Bill, you seem rather young, based on your posts. Which means you are idealistic and trusting of whatever entity agrees with you. It comes with the territory of being young it seems (didn’t used to be that way). Try this on for size: Question everything, even your own beliefs. Youth used to be really good at this. Not so much anymore.
Very nice to read the good Dr Meier’s description of their procedures. I suspect he only scratched the surface, of what people can use that data for; and I’m not going to prejudge the value of knowing.
My ex Navy contact says they know a whole bunch about that ice, that they are not about to tell anybody; which is fine with me. But he did say that on average all over the whole area about one metre thickness is about typical; that’s also about the thickest that the Navy likes to surface through unless they have to.

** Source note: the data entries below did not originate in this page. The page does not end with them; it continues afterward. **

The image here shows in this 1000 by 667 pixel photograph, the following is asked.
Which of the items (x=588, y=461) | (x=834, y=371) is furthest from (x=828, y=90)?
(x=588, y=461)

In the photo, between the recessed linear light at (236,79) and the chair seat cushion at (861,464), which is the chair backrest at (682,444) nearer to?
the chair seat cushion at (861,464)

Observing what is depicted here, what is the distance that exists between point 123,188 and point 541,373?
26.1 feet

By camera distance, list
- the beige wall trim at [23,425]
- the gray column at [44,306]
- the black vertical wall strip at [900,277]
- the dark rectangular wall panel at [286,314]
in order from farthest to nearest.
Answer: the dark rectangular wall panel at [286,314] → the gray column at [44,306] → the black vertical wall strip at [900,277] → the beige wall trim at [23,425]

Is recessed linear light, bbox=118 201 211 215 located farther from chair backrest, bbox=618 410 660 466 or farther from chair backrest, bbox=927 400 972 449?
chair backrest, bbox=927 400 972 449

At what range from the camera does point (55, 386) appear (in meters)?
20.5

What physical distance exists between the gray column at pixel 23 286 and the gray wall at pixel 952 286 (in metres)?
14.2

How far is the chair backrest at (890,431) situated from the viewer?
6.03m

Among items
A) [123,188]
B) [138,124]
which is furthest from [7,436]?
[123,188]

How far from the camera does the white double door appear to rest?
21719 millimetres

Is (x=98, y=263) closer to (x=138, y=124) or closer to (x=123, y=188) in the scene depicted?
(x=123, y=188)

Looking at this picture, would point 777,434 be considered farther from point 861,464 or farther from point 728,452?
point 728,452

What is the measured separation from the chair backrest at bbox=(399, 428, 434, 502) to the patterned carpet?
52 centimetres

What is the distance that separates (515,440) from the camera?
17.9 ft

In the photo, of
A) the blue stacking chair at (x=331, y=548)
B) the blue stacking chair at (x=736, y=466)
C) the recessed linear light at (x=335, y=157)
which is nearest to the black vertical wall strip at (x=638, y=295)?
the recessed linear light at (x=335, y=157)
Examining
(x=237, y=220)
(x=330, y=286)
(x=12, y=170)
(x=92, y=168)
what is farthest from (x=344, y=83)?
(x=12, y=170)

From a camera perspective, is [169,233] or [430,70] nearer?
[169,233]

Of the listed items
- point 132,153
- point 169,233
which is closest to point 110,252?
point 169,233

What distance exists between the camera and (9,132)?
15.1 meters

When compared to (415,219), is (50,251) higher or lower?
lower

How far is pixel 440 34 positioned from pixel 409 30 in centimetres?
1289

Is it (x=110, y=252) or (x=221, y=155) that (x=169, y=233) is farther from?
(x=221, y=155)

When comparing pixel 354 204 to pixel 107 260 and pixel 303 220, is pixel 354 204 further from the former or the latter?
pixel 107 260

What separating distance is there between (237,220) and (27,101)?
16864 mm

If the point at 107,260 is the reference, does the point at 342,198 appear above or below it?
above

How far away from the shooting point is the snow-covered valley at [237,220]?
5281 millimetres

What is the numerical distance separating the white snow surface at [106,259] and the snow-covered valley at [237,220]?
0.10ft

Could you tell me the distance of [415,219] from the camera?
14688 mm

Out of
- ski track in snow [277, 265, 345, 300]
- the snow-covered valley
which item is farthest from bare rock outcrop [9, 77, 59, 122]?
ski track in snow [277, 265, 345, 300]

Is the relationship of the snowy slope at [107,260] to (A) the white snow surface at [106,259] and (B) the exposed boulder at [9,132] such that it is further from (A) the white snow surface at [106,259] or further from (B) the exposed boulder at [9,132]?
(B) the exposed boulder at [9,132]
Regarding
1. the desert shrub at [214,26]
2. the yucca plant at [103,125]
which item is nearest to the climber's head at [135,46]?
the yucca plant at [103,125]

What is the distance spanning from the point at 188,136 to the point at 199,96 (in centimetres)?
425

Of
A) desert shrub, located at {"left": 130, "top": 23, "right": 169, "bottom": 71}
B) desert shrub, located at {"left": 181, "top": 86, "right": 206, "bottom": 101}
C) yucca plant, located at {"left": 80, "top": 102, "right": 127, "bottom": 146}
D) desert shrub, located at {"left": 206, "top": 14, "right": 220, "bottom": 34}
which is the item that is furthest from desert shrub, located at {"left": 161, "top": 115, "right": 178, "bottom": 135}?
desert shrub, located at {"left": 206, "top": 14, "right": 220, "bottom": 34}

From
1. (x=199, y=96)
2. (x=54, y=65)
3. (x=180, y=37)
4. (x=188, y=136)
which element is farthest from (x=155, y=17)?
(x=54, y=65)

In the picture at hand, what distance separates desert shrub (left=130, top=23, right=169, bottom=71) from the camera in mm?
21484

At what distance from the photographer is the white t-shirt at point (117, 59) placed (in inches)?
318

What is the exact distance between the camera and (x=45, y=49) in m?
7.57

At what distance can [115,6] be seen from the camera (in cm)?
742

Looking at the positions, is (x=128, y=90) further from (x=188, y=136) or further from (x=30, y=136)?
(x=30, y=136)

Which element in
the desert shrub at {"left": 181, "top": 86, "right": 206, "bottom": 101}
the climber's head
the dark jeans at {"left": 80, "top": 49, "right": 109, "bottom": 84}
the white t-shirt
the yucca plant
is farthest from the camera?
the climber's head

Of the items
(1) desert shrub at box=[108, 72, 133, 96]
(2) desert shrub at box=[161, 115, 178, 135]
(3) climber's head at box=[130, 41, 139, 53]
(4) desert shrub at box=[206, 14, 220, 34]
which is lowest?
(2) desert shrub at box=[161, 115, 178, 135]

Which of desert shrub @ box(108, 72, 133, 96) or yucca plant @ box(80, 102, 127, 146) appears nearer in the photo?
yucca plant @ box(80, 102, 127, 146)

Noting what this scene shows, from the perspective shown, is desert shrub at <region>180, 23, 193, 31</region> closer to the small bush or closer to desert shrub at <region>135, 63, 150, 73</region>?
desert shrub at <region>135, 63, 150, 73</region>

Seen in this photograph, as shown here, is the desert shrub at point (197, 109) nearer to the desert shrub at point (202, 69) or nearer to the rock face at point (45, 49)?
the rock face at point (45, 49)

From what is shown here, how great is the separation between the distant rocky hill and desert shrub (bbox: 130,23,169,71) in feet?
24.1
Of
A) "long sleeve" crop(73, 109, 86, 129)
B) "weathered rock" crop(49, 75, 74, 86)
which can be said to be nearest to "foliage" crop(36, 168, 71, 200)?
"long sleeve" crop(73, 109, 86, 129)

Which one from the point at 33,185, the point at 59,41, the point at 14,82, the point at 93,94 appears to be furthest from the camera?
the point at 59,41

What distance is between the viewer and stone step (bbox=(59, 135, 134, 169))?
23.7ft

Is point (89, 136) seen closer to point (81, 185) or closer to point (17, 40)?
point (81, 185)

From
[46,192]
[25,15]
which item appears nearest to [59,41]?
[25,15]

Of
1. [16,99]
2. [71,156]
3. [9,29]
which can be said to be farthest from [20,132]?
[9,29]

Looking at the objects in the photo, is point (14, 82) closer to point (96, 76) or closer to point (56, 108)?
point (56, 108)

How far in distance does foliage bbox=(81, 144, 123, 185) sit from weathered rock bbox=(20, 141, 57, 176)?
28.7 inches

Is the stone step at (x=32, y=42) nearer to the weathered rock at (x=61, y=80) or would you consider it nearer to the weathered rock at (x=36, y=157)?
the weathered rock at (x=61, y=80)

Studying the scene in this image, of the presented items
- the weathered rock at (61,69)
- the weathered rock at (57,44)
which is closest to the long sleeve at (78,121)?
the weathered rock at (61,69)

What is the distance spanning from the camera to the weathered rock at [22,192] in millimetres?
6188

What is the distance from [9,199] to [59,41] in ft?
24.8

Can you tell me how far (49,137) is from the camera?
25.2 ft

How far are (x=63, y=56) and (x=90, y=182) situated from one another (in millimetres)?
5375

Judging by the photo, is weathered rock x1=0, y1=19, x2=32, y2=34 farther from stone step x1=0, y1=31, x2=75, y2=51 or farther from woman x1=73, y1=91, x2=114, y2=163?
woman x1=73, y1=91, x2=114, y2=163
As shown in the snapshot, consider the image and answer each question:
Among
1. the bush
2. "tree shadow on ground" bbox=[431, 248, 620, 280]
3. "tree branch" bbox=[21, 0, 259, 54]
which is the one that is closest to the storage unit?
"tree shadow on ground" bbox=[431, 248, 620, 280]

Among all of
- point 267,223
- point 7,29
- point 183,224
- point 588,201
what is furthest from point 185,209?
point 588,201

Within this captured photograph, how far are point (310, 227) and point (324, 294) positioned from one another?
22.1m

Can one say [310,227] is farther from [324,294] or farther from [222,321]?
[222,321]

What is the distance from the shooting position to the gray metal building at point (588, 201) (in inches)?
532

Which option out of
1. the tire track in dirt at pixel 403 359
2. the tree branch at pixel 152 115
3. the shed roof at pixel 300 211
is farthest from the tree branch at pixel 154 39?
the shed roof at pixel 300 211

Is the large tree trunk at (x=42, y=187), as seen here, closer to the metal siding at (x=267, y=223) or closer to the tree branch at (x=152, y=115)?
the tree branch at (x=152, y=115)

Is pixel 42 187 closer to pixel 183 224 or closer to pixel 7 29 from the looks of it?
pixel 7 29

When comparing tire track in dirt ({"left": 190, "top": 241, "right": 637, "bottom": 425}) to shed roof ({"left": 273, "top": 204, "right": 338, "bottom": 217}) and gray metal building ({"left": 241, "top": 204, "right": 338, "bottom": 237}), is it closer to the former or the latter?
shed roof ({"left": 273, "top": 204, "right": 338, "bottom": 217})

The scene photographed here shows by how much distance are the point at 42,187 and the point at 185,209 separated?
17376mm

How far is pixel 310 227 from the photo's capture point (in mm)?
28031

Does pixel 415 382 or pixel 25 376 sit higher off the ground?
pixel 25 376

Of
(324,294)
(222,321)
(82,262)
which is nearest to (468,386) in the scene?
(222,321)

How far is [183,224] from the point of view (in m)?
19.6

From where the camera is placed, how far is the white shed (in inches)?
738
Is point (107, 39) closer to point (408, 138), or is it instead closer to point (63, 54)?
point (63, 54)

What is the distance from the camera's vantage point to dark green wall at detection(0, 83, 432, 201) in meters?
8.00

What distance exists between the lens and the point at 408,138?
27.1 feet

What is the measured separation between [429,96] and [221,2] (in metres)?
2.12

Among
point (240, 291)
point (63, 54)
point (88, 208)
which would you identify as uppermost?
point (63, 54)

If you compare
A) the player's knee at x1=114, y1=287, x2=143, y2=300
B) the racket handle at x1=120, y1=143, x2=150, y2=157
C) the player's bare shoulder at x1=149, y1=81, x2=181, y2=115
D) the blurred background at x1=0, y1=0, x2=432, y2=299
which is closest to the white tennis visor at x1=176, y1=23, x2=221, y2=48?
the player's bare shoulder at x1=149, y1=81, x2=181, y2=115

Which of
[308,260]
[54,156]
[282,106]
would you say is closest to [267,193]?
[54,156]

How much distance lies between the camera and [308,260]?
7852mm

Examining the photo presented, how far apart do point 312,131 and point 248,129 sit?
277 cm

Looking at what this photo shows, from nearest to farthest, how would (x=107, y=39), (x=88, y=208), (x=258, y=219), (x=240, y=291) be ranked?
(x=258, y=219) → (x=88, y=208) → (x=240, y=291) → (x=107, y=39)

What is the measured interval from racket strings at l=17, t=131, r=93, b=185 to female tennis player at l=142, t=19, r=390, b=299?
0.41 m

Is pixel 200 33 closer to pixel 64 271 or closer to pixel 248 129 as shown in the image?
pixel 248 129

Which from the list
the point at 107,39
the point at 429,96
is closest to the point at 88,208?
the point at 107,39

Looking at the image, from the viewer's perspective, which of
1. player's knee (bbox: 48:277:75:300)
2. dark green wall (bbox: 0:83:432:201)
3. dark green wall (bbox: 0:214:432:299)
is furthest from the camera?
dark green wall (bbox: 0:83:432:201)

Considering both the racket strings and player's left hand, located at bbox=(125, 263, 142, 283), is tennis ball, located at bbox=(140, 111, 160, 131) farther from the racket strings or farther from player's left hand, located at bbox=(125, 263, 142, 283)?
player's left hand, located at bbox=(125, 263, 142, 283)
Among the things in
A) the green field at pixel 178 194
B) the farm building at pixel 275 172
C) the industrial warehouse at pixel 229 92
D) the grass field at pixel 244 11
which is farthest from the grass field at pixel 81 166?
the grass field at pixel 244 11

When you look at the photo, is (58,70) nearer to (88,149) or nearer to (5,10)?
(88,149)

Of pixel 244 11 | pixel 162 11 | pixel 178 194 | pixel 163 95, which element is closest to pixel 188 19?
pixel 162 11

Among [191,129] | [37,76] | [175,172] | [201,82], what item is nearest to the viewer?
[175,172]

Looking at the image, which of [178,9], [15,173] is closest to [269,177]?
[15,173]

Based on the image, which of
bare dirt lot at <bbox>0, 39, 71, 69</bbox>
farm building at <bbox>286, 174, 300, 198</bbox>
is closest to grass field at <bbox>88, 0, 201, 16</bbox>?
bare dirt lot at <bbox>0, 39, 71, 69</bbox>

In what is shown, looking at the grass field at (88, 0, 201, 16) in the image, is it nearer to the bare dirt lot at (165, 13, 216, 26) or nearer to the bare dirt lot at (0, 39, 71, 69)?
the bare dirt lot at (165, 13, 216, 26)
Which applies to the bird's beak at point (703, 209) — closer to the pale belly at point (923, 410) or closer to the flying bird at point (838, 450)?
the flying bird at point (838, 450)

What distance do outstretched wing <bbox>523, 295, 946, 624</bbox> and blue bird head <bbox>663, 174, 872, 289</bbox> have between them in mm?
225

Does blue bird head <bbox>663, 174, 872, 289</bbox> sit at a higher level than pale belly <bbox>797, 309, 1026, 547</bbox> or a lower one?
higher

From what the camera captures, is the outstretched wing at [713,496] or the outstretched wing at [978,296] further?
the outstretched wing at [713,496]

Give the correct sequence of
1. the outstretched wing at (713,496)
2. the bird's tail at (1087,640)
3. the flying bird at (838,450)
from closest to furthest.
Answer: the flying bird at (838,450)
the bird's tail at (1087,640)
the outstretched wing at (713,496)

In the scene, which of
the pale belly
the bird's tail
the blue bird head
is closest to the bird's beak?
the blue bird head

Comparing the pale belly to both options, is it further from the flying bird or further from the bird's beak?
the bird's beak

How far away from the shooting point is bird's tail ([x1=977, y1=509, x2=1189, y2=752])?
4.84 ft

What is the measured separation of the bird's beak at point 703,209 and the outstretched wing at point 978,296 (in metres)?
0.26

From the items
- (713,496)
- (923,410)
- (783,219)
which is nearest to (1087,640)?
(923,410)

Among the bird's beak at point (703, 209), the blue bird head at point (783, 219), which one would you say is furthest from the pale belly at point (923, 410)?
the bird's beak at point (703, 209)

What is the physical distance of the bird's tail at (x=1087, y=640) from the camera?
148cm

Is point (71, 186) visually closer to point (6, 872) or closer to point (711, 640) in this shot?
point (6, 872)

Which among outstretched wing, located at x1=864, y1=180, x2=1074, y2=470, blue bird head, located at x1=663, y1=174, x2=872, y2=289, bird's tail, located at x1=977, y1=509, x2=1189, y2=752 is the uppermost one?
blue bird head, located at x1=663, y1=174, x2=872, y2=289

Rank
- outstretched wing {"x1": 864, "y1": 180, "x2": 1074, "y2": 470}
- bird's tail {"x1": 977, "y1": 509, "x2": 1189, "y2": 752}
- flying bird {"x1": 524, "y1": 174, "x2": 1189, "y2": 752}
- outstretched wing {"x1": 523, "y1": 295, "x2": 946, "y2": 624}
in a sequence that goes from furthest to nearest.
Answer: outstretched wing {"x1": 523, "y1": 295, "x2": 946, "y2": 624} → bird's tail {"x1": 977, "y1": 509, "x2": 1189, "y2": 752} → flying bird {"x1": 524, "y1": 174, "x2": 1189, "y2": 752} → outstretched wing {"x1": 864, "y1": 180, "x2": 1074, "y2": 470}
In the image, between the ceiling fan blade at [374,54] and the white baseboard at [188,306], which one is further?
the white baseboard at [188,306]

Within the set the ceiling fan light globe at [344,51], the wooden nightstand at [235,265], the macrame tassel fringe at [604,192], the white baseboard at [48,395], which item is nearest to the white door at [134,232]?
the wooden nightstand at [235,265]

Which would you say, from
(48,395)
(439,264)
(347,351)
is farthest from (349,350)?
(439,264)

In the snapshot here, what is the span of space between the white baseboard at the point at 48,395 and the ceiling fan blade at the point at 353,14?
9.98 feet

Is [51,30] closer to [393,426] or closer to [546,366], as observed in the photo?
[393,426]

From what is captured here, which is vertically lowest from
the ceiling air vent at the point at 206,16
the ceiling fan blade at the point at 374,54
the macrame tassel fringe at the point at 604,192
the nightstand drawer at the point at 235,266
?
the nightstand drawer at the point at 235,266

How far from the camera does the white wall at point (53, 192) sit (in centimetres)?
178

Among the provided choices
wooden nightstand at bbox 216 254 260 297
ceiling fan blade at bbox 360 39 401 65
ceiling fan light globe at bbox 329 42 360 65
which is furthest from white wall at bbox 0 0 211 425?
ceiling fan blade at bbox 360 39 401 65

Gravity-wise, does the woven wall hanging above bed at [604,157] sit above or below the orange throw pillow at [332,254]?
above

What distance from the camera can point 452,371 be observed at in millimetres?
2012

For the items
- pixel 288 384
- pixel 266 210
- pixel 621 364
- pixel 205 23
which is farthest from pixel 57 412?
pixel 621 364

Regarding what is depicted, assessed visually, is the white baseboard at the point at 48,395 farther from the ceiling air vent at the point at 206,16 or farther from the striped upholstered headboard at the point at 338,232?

But given how it gets moved around by wind and tide, and seas, I’m sure it cracks and buckles, and piles up into some quite thick local areas; but not like Antarctic sheets.
And when it melts each summer, the water below sucks a whole 18-20 ppm of CO2 out of the atmosphere above the arctic ocean; how cool is that.
So much for the 200 year CO2 residence time BS that the MMGWCCers try to feed us. In any case; an IR photon needs about one millisecond to escape to 300 km from the surface; so it only needs to encounter one H2O or CO2 molecule on that journey to get captured; so the GHG only needs to be there for the same one msec. So nuts to those who say they don’t count water vapor, because it is removed from the atmosphere quickly. It’s actually very slow compared to the needed one msec encounter time.
George
@Marc (16:28:35) :
You wrote: “It’s wonderful to have Dr. Walt to help clarify things. Thanks.
I did a little looking on the Kovacsice Drilling Equipment site and found this page http://www.kovacsicedrillingequipment.com/publications/ and the “Handbook for Community-Based Sea Ice Monitoring” PDF. It has the logo of the National Snow and Ice Data Center on it. It appears to show a striking difference in how sea ice is to measure and the reports from Catlin. […]”
Thanks for that link. It answered one of my questions. It looks to me that if the ice is reasonably flat top and bottom, the measurement precision appears to be about +/- 1cm and maybe a tad better than that.
Now if you carefully record the location of the hole on the arctic ice using GPS well, in three to four days you’ll have no clue where that hole went due to ice drift. Ah well.